Page excerpt
** BEGIN **

BRIEF DESCRIPTION OF THE DRAWINGS
[0032] FIG. 1 is an outline constitutional block diagram of a voice
converter according to an embodiment of the present invention;
[0033] FIG. 2 is an explanatory diagram (1) of a target phonemic
dictionary;
[0034] FIG. 3 is an explanatory diagram (2) of a target phonemic
dictionary;
[0035] FIG. 4 is an outline constitutional block diagram of a
target decoder section according to a first embodiment;
[0036] FIG. 5 is an explanatory diagram (1) of spectrum
interpolation processing of the target decoder section;
[0037] FIG. 6 is an explanatory diagram (2) of spectrum
interpolation processing of the target decoder section;
[0038] FIG. 7 is an outline constitutional block diagram of a
target decoder section according to a second embodiment;
[0039] FIG. 8 is an explanatory diagram of characteristics of a
spectrum tilt correction filter according to the second
embodiment;
[0040] FIG. 9 is a diagram for explaining an outline of a voice
processing apparatus according to the present invention;
[0041] FIG. 10 is a block diagram of a constitution of an
embodiment of the invention;
[0042] FIG. 11 is a diagram for in explaining a code book;
[0043] FIG. 12 is a diagram for explaining phonemes;
[0044] FIG. 13 is a diagram for explaining a phonemic
dictionary;
[0045] FIG. 14 is a diagram for explaining an SMS analysis;
[0046] FIG. 15 is a diagram for explaining data of a target
voice;
[0047] FIG. 16 is a flowchart for explaining an operation of the
embodiment;
[0048] FIG. 17 is a diagram for explaining an input voice
analysis;
[0049] FIG. 18 is a diagram for explaining a hidden Markov
model;
[0050] FIG. 19 is a diagram a concrete example of temporal
alignment;
[0051] FIG. 20 is a diagram for explaining synchronization with a
music piece;
[0052] FIG. 21 is a diagram for explaining a state of skipping a
phoneme; and
[0053] FIG. 22 is a diagram for explaining a case of pronouncing
similar phonemes.

** END **

Records provided
** BEGIN **

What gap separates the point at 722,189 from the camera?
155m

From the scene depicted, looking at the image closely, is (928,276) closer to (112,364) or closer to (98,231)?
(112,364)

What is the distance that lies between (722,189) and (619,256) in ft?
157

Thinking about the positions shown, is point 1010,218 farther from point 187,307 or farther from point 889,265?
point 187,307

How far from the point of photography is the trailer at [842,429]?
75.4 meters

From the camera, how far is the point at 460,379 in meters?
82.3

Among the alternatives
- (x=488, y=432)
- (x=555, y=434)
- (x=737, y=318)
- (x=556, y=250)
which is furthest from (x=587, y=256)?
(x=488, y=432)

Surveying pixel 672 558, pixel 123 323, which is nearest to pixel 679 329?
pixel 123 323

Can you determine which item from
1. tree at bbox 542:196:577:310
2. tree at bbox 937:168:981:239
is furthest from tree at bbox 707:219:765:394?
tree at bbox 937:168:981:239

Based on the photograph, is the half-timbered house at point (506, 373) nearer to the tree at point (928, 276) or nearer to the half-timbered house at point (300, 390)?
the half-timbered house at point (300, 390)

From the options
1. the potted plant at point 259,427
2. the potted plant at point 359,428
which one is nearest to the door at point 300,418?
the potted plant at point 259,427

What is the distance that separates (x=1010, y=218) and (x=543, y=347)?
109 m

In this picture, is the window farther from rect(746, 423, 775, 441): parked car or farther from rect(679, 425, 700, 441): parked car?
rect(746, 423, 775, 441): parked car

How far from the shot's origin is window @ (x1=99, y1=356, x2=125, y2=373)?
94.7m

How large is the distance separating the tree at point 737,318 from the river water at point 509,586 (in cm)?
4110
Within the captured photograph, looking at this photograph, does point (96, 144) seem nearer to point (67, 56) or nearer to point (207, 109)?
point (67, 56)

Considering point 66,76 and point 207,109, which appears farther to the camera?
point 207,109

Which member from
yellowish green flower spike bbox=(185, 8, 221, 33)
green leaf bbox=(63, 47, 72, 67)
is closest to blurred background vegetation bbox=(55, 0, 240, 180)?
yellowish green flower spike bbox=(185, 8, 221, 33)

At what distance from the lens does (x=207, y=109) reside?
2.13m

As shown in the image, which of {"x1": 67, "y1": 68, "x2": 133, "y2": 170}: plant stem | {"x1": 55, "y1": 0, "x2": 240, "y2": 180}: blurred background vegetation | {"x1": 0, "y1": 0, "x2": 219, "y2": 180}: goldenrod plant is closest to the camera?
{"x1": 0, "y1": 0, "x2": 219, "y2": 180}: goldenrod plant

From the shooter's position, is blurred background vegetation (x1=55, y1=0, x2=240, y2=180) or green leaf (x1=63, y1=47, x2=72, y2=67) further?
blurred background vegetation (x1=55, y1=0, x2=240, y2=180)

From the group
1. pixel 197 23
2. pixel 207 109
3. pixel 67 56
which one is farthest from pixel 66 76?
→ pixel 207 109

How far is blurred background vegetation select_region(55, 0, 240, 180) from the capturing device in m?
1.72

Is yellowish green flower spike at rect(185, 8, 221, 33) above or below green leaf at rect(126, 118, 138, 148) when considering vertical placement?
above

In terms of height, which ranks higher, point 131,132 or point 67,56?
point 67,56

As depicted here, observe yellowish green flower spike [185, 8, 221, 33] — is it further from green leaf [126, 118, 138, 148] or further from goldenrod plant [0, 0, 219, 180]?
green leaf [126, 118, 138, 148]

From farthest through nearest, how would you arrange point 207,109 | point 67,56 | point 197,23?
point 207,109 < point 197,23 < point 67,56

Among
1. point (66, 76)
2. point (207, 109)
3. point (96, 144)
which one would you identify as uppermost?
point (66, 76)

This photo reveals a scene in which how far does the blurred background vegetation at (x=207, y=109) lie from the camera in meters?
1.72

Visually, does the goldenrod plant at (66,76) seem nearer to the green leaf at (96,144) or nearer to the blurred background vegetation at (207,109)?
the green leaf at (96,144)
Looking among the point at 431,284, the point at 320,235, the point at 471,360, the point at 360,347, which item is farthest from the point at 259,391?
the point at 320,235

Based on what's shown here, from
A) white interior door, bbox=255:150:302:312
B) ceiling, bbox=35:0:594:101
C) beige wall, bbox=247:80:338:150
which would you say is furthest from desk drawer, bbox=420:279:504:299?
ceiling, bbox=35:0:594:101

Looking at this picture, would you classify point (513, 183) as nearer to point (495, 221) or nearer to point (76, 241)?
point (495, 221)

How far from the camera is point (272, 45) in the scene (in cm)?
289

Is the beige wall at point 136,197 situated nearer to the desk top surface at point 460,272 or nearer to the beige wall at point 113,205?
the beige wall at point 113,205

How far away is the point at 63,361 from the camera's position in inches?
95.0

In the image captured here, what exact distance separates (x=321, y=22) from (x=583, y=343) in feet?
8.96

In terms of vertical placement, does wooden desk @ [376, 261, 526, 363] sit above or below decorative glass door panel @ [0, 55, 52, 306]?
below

** END **

Task list
A - Summarize the drawing descriptions for the voice converter in exactly three sentences.
B - Carry on the drawing descriptions for the voice converter from the point where the text stops.
The lines that accompany this text are separate material and stand apart from it.

Written responses
A - The descriptions list twenty-two figures. FIG. 1 through FIG. 8 present a voice converter, including its target phonemic dictionary and a target decoder section in a first and a second embodiment, with spectrum interpolation processing and a spectrum tilt correction filter. FIG. 9 through FIG. 22 concern a voice processing apparatus and cover its constitution, a code book, phonemes, a phonemic dictionary, an SMS analysis, target voice data, an operation flowchart, input voice analysis, a hidden Markov model, temporal alignment, synchronization with a music piece, skipping a phoneme, and pronouncing similar phonemes.

B -
DETAILED DESCRIPTION OF THE PREFERRED EMBODIMENTS
[0054] Preferred embodiments of the present invention will be
described below by referring to the accompanying drawings.
[A] First Embodiment
[0055] A first embodiment of the present invention will be
described, first.
[0056] [1] General Constitution of Voice Converter
[0057] Referring to FIG. 1, there is shown an example in which a
voice converter (a voice converting method) of the embodiment is
applied to a karaoke apparatus capable of performing imitation of a
target singer.
[0058] The voice converter 10 comprises a singing signal input
section 11 for inputting a singer's voice and for outputting a
singing signal, a recognition feature analysis section 12 for
extracting various characteristic vectors from the singing signal
on the basis of a predetermined code book, an SMS analysis section
13 for executing an SMS (spectral modeling synthesis) analysis of
the singing signal and generating input SMS frame data and voiced
or unvoiced sound information, a recognition phonemic dictionary
storing section 14 in which various code books and hidden Markov
models (HMM) of respective phonemes are previously stored, a target
behavior data storing section 15 for storing target behavior data
dependent on a music piece, a parameter control section 16 for
controlling various parameters such as key information, tempo
information, a likeness parameter, and a conversion parameter, and
a data converting section 17 for executing a data conversion on the
basis of the target behavior data stored in the target behavior
data storing section 19, the key information, and the tempo
information and for generating and outputting converted phonemic
notation information with duration, pitch information, and
amplitude information.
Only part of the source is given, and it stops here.